Calling themselves “a pair of harmonious doves” and “yin and yang”, UK plc’s two top-drawer sales representatives have had a spiffing week in China. Headlines at home on the trip by George Osborne, chancellor of the exchequer, and Boris Johnson, mayor of London, told of one step after another to boost Chinese investment into Britain, make the capital a prime centre for renminbi trading, open the way for more activity by Chinese banks and forge links in the brave new world of digital technology.
Though the two men may vie one day for the leadership of the Tory party, they were at one in courting the leaders of the world’s last major state ruled by a Communist party. So no mention of politics and keep quiet on human rights.

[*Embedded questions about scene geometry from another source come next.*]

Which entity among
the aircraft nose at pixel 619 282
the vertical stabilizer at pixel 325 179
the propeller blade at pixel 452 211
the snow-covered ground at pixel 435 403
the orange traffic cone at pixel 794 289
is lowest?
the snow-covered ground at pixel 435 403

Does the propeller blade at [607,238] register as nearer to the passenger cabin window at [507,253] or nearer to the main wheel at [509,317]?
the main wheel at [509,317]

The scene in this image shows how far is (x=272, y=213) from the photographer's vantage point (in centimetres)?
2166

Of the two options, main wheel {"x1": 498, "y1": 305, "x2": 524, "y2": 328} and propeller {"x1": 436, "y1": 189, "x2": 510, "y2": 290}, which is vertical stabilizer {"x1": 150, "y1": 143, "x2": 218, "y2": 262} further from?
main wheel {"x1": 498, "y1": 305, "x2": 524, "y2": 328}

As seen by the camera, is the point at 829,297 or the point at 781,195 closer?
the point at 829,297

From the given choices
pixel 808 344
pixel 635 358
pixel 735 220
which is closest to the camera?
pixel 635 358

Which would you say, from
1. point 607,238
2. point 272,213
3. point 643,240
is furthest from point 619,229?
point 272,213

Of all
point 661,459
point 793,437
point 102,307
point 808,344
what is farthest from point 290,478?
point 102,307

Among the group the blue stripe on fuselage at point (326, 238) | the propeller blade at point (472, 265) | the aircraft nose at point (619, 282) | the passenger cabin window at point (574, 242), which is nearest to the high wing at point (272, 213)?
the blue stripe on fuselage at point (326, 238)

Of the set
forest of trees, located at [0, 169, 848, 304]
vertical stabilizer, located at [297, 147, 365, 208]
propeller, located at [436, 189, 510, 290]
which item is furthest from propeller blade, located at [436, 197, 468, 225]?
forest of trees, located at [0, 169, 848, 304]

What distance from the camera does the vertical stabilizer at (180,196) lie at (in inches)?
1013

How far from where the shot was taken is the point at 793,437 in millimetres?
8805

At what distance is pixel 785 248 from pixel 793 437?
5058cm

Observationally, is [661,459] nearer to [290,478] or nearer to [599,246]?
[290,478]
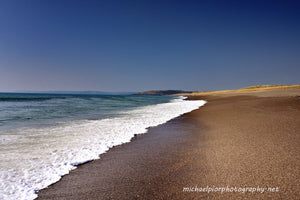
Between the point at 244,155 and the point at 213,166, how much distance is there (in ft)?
3.32

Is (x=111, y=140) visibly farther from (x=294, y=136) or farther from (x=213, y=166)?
(x=294, y=136)

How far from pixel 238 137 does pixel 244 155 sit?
1.78 m

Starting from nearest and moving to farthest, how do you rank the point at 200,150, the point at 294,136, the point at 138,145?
the point at 200,150 → the point at 294,136 → the point at 138,145

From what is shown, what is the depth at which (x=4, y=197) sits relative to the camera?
9.10 ft

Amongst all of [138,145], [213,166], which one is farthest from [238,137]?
[138,145]

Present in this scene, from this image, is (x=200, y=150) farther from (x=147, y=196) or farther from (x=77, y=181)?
(x=77, y=181)

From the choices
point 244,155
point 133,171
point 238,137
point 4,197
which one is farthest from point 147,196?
point 238,137

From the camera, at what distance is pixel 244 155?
409 centimetres

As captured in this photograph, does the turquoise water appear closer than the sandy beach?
No

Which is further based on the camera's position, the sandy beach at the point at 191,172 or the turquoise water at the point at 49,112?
the turquoise water at the point at 49,112

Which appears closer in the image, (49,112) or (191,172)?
(191,172)

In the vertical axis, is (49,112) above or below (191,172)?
above

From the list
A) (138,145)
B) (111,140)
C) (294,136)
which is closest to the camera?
(294,136)

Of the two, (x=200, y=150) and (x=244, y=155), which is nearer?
(x=244, y=155)
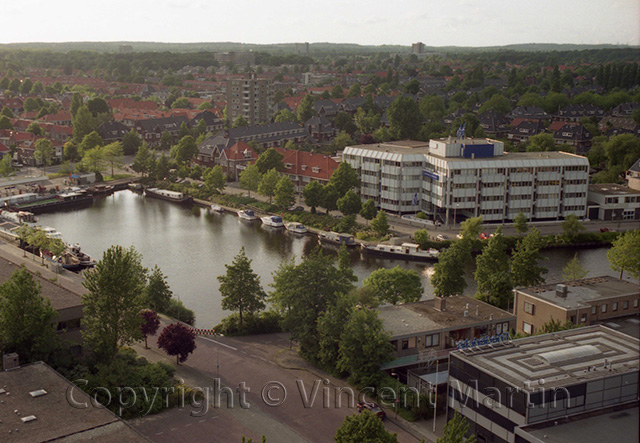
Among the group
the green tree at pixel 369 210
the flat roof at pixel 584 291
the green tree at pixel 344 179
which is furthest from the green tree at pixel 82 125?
the flat roof at pixel 584 291

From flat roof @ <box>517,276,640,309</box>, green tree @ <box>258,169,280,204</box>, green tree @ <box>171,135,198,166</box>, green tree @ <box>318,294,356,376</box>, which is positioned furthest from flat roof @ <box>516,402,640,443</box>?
green tree @ <box>171,135,198,166</box>

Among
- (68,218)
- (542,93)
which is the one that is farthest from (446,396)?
(542,93)

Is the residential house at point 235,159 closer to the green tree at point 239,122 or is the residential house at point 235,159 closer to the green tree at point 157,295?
the green tree at point 239,122

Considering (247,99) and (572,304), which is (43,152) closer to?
(247,99)

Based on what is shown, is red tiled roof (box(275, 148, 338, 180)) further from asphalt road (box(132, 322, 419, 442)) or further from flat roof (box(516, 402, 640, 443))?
flat roof (box(516, 402, 640, 443))

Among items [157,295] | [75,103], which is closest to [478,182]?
[157,295]

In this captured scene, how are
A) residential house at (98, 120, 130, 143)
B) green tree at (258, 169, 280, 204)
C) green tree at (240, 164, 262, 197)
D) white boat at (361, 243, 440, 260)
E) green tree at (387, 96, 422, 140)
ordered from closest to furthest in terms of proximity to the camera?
white boat at (361, 243, 440, 260) → green tree at (258, 169, 280, 204) → green tree at (240, 164, 262, 197) → green tree at (387, 96, 422, 140) → residential house at (98, 120, 130, 143)

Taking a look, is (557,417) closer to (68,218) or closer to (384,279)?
(384,279)
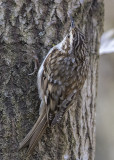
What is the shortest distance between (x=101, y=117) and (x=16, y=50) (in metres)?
4.16

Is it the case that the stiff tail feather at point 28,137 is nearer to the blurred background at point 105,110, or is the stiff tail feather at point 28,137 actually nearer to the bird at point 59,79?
the bird at point 59,79

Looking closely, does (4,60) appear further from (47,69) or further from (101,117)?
(101,117)

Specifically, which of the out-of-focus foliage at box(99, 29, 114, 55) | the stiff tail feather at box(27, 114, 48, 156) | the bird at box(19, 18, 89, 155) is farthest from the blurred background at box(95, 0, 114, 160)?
the stiff tail feather at box(27, 114, 48, 156)

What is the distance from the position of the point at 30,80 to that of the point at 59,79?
0.21 meters

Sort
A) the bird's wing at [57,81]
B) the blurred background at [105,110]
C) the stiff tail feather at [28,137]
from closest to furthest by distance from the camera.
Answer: the stiff tail feather at [28,137]
the bird's wing at [57,81]
the blurred background at [105,110]

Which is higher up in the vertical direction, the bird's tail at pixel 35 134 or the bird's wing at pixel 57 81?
the bird's wing at pixel 57 81

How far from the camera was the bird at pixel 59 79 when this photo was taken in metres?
2.06

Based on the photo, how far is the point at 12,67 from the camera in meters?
2.06

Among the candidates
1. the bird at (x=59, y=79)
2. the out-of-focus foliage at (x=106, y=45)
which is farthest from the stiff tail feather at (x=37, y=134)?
the out-of-focus foliage at (x=106, y=45)

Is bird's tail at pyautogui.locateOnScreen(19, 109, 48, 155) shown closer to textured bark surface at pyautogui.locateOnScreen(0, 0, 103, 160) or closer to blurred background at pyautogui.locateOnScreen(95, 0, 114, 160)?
textured bark surface at pyautogui.locateOnScreen(0, 0, 103, 160)

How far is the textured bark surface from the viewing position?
201cm

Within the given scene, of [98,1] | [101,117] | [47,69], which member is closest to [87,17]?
[98,1]

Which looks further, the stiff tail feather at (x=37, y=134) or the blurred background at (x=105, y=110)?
the blurred background at (x=105, y=110)

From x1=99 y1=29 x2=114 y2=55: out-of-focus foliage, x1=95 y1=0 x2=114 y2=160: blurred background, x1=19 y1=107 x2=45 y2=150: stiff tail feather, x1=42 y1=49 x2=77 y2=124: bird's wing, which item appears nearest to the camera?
x1=19 y1=107 x2=45 y2=150: stiff tail feather
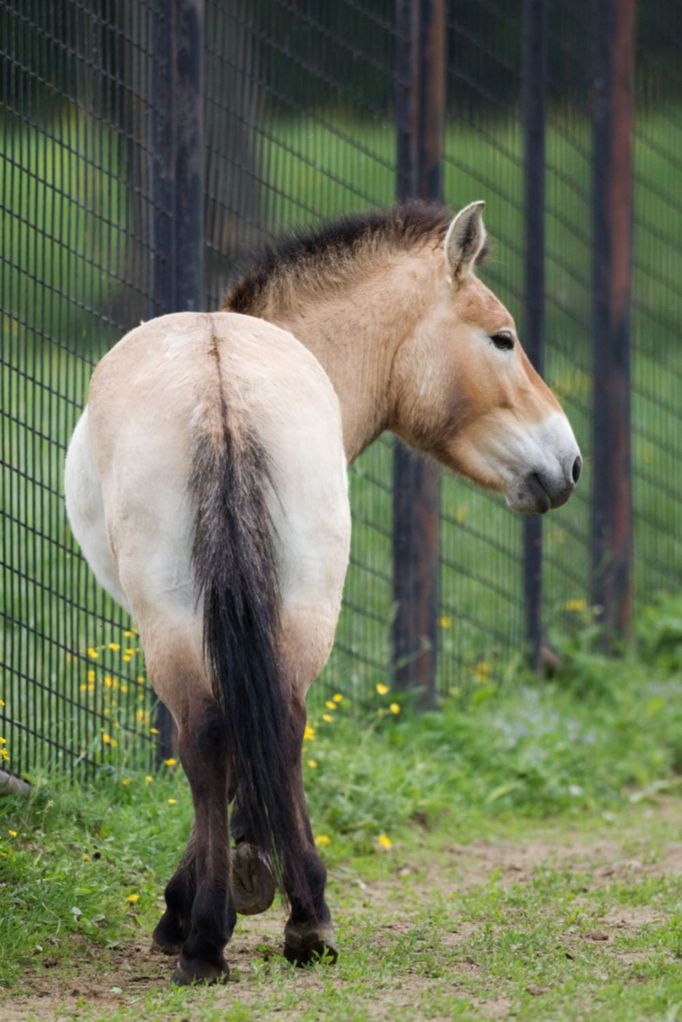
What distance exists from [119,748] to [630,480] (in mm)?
4030

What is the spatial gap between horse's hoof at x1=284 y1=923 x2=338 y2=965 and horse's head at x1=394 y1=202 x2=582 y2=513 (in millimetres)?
1745

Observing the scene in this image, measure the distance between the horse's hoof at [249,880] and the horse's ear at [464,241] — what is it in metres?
2.01

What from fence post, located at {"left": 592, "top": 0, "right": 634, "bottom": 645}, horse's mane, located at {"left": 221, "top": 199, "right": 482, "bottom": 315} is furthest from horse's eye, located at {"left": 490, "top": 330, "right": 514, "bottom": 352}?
fence post, located at {"left": 592, "top": 0, "right": 634, "bottom": 645}

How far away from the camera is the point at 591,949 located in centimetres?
426

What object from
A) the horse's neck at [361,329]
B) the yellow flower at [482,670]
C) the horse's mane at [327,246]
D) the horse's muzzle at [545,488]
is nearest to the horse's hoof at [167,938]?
the horse's neck at [361,329]

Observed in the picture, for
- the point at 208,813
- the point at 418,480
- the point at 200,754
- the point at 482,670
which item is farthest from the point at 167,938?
the point at 482,670

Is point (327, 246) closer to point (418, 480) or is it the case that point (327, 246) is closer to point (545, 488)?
point (545, 488)

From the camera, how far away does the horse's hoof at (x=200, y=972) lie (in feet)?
12.5

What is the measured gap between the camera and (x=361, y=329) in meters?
4.98

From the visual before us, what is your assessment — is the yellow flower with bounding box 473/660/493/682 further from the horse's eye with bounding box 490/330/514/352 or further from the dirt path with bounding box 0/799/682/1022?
the horse's eye with bounding box 490/330/514/352

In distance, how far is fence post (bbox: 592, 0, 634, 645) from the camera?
8.55 meters

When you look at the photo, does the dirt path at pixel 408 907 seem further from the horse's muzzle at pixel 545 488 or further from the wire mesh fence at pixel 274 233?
the horse's muzzle at pixel 545 488

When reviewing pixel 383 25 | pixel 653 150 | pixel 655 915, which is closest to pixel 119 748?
pixel 655 915

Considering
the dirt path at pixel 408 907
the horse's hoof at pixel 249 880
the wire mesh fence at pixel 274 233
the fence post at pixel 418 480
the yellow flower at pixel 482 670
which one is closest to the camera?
the dirt path at pixel 408 907
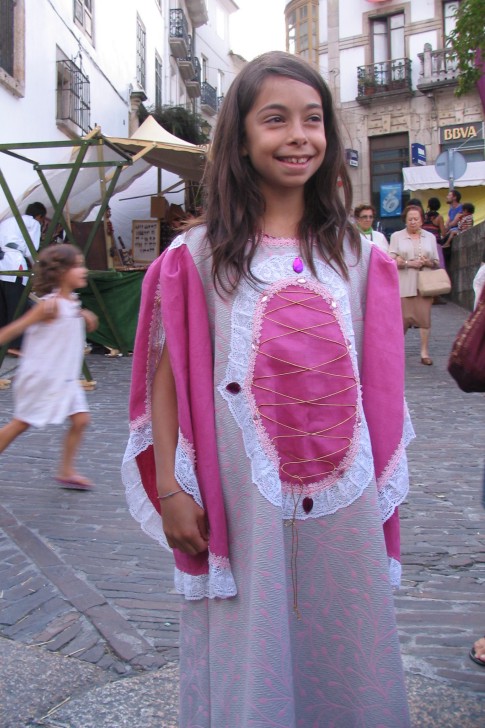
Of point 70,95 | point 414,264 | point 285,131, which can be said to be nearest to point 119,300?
point 414,264

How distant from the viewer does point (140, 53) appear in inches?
823

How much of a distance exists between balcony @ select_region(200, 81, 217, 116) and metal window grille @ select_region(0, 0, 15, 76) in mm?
22324

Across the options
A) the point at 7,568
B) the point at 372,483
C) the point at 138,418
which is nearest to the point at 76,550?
the point at 7,568

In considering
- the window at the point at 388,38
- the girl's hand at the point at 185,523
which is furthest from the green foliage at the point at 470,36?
the window at the point at 388,38

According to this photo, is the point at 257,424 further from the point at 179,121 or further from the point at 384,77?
the point at 384,77

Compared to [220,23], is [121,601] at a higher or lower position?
lower

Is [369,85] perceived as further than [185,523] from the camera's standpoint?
Yes

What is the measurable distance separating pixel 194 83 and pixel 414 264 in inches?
928

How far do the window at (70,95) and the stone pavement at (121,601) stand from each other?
10231 mm

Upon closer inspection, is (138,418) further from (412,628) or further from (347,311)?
(412,628)

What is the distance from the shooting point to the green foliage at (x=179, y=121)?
2066cm

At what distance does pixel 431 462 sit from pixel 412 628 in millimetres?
2310

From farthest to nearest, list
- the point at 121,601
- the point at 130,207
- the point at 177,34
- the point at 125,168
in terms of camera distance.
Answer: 1. the point at 177,34
2. the point at 130,207
3. the point at 125,168
4. the point at 121,601

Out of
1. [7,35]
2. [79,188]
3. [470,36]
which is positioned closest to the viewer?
[470,36]
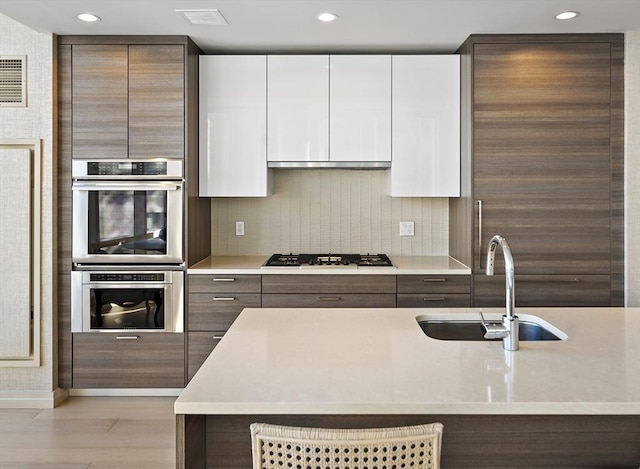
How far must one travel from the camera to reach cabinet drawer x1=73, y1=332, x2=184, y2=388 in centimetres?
376

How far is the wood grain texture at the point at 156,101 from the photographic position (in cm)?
372

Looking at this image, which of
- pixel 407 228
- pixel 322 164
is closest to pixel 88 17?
pixel 322 164

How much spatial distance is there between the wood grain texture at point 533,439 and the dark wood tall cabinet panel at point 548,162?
2.10 meters

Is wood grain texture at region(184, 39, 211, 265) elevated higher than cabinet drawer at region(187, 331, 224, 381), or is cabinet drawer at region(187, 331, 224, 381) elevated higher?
wood grain texture at region(184, 39, 211, 265)

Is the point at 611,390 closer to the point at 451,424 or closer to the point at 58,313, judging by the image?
the point at 451,424

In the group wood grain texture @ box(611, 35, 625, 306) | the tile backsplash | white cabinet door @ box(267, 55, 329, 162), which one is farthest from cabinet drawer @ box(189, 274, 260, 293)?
wood grain texture @ box(611, 35, 625, 306)

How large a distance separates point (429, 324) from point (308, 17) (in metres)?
1.97

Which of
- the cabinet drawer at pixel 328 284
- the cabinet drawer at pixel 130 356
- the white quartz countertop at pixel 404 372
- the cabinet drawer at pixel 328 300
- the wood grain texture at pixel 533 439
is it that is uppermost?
the cabinet drawer at pixel 328 284

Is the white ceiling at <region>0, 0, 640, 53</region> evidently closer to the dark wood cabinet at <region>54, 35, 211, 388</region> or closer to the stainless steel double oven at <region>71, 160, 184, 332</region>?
the dark wood cabinet at <region>54, 35, 211, 388</region>

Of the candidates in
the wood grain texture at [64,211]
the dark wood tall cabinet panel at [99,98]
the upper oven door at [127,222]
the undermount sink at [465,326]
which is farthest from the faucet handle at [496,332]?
the wood grain texture at [64,211]

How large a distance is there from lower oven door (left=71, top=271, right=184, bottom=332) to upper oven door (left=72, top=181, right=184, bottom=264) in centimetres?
10

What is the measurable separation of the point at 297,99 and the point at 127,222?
140 centimetres

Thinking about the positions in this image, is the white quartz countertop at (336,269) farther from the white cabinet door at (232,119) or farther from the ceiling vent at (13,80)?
the ceiling vent at (13,80)

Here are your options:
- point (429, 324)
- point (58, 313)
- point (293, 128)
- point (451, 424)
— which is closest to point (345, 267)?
point (293, 128)
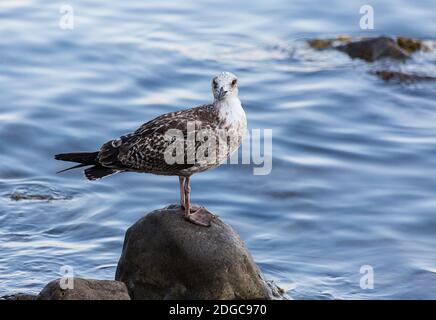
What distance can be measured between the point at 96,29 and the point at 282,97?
17.9 feet

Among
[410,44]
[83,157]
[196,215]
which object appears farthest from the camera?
[410,44]

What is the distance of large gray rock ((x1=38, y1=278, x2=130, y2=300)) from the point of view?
331 inches

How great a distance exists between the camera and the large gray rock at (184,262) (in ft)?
30.8

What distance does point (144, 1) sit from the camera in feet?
77.9

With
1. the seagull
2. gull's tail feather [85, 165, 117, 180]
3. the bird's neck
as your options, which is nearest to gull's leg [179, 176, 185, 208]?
the seagull

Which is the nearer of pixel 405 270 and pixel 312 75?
pixel 405 270

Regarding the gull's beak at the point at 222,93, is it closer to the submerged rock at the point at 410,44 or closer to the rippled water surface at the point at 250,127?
the rippled water surface at the point at 250,127

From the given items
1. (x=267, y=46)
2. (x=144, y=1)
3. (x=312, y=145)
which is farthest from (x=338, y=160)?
(x=144, y=1)

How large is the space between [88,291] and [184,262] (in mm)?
1197

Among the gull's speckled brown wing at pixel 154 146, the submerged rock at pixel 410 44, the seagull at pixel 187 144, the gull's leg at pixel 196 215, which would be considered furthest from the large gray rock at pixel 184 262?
the submerged rock at pixel 410 44

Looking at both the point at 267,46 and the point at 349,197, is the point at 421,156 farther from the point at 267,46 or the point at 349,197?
the point at 267,46

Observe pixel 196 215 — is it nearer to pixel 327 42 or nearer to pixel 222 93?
pixel 222 93

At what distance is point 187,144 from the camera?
9.47 metres

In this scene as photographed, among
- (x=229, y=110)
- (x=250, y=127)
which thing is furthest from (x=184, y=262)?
(x=250, y=127)
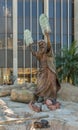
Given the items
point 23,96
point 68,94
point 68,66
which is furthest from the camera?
point 68,66

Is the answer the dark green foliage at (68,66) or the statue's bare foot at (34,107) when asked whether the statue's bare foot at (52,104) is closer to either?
the statue's bare foot at (34,107)

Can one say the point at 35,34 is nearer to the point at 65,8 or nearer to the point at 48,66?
the point at 65,8

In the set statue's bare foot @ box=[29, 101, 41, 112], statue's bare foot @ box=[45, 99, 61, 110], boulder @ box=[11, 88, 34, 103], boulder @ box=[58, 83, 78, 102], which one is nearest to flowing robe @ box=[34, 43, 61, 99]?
boulder @ box=[11, 88, 34, 103]

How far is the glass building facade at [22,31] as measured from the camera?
4116 centimetres

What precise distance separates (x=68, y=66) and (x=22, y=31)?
10.7 metres

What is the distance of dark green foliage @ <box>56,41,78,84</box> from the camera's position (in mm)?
31984

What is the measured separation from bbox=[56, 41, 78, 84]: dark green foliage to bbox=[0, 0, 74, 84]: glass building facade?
319 inches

After all, when Prime Minister David Cameron and Nick Clegg, his Liberal Democrat deputy, met the Dalai Lama last year it landed London in Beijing’s doghouse for 18 months. This week was all business.
To believe the spin machine surrounding the trip, Britain has no equal in attracting cash from the world’s second-biggest economy. A Chinese group is to provide the money for the first nuclear station built Britain since 1995. China Investment Corporation, the sovereign wealth fund, has 8.7 per cent of Thames Water. China is invested in Heathrow and is likely to pump in cash if a new airport materialises in the Thames Estuary, not to mention the High Speed 2 rail line, wind farms and a new sewer network for London. The Industrial and Commercial Bank of China is putting £650m into a business district at Manchester airport, which should generate 16,000 jobs over 15 years. The Chinese property developers, Dalian Wanda and Advanced Business Park, have deals to develop London’s South Bank, while Ping An Insurance Group has bought the capital’s Lloyd’s building.